Lua Memory Profiler

This is a memory profiler I threw together for Lua 5.0. It works like this:

First, I hooked realloc() and free() in lmem.c to point to my own debug_realloc and debug_free functions, and I also created a Lua line hook. My debug realloc and free functions push a note of the operation (it's a struct that contains operation type, pointer, size, oldsize) into an internal queue, which is read by the line hook function. So on each line, it keeps track of what was allocated and what was freed. The realloc/free/line hook functions are all written in C++ using handy STL containers (deque, map, multimap).

The first thing I tried was to get a stack dump inside the realloc and free functions, but that just caused a huge mess; the line hook thing works better. It still may not be terribly accurate but it does give you a general idea of where your hotspots are.

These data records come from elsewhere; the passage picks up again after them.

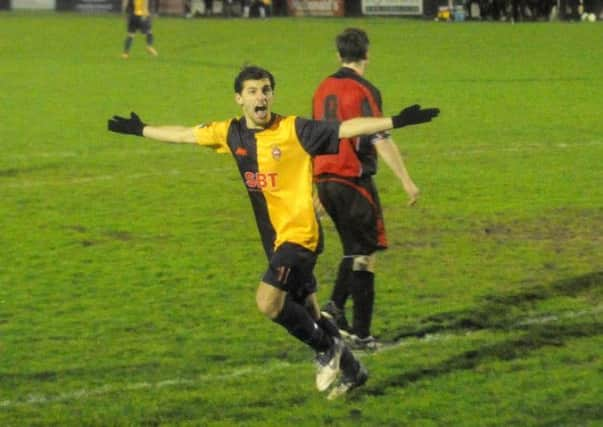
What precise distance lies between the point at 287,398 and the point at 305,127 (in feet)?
5.09

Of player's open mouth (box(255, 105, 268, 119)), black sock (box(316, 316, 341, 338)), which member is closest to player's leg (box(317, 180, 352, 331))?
black sock (box(316, 316, 341, 338))

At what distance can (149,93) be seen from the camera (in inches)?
1112

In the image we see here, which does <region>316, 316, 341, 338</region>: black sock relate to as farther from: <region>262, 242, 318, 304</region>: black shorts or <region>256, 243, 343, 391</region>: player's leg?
<region>262, 242, 318, 304</region>: black shorts

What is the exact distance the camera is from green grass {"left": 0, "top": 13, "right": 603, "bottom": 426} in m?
8.52

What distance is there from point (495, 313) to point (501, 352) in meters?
1.15

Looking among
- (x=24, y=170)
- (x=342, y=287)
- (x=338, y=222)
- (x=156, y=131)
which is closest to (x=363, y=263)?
(x=338, y=222)

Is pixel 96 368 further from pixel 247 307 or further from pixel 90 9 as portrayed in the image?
pixel 90 9

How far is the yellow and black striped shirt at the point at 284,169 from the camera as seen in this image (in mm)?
8234

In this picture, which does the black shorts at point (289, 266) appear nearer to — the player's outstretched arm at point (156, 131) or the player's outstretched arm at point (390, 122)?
the player's outstretched arm at point (390, 122)

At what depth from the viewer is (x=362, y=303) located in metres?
9.67

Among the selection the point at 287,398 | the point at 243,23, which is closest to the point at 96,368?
the point at 287,398

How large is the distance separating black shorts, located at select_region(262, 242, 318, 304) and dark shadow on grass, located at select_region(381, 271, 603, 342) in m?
1.68

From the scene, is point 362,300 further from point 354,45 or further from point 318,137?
point 318,137

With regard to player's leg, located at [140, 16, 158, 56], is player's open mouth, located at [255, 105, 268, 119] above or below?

Lua 5.1 is supposedly going to have support for getting the actual memory consumption of a particular table, which is really all I wanted in the first place.

Unfortunately I don't have any sample output handy. But it gives you two profiles: currently allocated and total garbage. By default it stores allocation/free counts per-line but you can change it to per-function by removing the line hook and only using the call/return hooks.

Download the code

It will probably take a little bit of effort to merge this into your own Lua program.

lallocprof.cpp
lallocprof.h
debugalloc.cpp
debugalloc.h

Probably a better idea is to simply maintain a count of bytes allocated ("consed", Lispers would say) and make a really simple Lua line hook to count memory that way. I don't know why I didn't think of that earlier.